**DOCUMENT SECTION**:
According to Mei, she and Ying had been fully responsible for paying all expenses related to the property, collecting rent, and claiming it on their tax returns from the time of purchase until Ying's passing, and Sherry had only assisted them on occasion with collecting and delivering rent, but never acted as though she was a co-owner. After Ying passed away, Mei fully assumed these responsibilities with no assistance from Sherry. Mei additionally disputed the validity of Sherry's documentation demonstrating she had withdrawn $200,000 in funds to assist in purchasing the Sheridan property. Mei noted that: (1) there was no record of this money being deposited into escrow or otherwise being used specifically for the purchase; and (2) Ying, who had always kept Mei fully informed on their finances and real property investments, never told her that Sherry had contributed any funds towards the purchase price or owned any interest in the Sheridan property.

**GIVEN PROBLEM**:
Put this sentence from the text about the Sheridan property into Spanish: "After Ying passed away, Mei fully assumed these responsibilities with no assistance from Sherry."

**DATASET ROWS**:

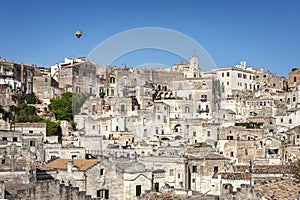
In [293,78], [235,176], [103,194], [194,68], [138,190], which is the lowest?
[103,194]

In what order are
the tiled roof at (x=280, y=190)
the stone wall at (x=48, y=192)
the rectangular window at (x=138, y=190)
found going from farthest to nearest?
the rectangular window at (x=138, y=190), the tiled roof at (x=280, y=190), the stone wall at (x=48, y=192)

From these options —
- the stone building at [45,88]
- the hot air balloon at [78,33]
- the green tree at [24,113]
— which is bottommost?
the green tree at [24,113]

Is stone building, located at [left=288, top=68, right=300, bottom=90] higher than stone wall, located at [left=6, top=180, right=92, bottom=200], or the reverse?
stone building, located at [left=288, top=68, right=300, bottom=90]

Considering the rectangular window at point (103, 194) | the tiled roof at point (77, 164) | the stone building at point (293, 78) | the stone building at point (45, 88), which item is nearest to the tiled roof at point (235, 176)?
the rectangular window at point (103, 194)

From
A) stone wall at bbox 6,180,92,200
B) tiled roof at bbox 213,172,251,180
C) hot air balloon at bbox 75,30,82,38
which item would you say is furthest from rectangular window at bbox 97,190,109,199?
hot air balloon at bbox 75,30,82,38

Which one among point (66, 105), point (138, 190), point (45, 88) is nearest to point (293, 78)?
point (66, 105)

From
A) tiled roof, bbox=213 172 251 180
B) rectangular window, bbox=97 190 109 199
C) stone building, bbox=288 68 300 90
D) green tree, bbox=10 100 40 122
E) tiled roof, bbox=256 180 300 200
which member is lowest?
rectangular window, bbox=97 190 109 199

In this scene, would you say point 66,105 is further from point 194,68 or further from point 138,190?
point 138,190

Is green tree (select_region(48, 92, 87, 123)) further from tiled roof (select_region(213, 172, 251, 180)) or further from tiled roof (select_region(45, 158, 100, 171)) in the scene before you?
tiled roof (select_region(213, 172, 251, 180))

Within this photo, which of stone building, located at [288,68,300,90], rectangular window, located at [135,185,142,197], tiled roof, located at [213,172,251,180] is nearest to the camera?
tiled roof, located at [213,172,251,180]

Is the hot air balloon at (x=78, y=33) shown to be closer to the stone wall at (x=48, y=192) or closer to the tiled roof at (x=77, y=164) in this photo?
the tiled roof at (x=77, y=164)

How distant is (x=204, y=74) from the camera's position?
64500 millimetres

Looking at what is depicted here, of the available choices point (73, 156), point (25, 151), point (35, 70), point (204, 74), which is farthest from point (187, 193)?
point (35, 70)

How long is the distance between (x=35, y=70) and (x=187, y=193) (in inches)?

* * *

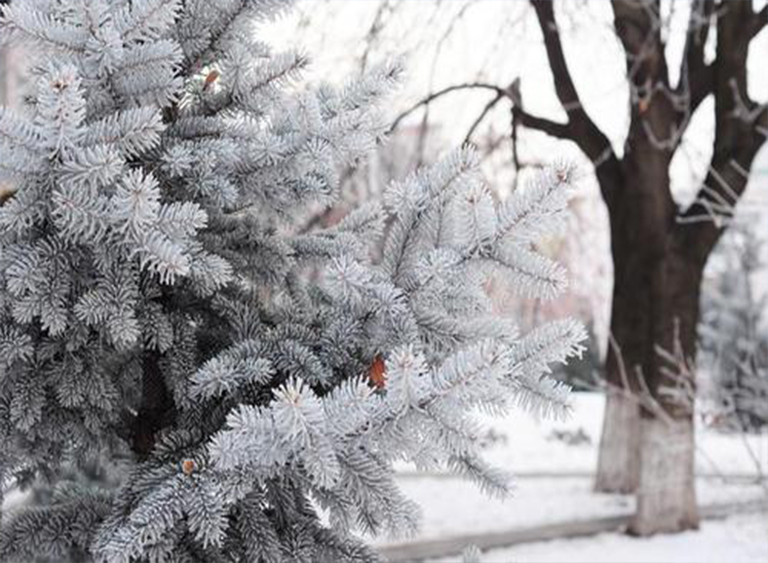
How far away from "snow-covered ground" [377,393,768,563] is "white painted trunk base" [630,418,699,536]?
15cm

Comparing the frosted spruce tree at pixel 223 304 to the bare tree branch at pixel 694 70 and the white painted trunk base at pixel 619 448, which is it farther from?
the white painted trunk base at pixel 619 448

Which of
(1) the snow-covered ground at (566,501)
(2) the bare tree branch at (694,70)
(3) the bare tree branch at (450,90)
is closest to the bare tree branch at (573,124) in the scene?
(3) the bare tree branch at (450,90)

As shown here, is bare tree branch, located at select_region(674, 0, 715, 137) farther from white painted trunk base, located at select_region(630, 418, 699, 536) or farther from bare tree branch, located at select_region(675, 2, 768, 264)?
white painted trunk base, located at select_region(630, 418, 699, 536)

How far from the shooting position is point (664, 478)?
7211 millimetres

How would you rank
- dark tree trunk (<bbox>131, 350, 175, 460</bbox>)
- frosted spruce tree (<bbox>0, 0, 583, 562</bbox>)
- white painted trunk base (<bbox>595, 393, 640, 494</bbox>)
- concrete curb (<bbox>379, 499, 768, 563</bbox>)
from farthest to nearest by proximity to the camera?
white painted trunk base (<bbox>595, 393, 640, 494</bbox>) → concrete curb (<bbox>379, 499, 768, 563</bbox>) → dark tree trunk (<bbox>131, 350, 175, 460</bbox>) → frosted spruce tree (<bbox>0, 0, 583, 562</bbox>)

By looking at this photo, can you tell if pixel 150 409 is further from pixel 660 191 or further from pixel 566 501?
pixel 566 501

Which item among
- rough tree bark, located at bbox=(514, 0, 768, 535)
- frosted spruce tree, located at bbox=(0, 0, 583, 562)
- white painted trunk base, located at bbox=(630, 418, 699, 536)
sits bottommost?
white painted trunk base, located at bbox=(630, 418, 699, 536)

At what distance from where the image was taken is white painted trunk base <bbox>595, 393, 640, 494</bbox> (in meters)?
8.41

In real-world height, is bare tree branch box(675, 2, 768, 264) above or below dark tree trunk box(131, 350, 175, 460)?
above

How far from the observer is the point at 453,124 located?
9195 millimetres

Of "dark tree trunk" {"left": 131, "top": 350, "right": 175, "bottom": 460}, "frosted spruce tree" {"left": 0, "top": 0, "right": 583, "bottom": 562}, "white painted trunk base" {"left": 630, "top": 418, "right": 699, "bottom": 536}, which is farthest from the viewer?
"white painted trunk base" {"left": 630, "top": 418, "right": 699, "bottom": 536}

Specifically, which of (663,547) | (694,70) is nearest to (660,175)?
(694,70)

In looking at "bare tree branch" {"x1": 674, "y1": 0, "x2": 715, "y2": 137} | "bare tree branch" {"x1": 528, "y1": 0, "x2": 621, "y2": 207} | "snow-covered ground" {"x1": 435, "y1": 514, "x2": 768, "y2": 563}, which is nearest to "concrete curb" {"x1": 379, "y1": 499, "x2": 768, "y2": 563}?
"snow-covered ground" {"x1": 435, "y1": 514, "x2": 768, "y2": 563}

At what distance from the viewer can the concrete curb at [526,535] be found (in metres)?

**EXERCISE SOLUTION**:
Después de que Ying falleció, Mei asumió por completo estas responsabilidades sin ninguna ayuda de Sherry.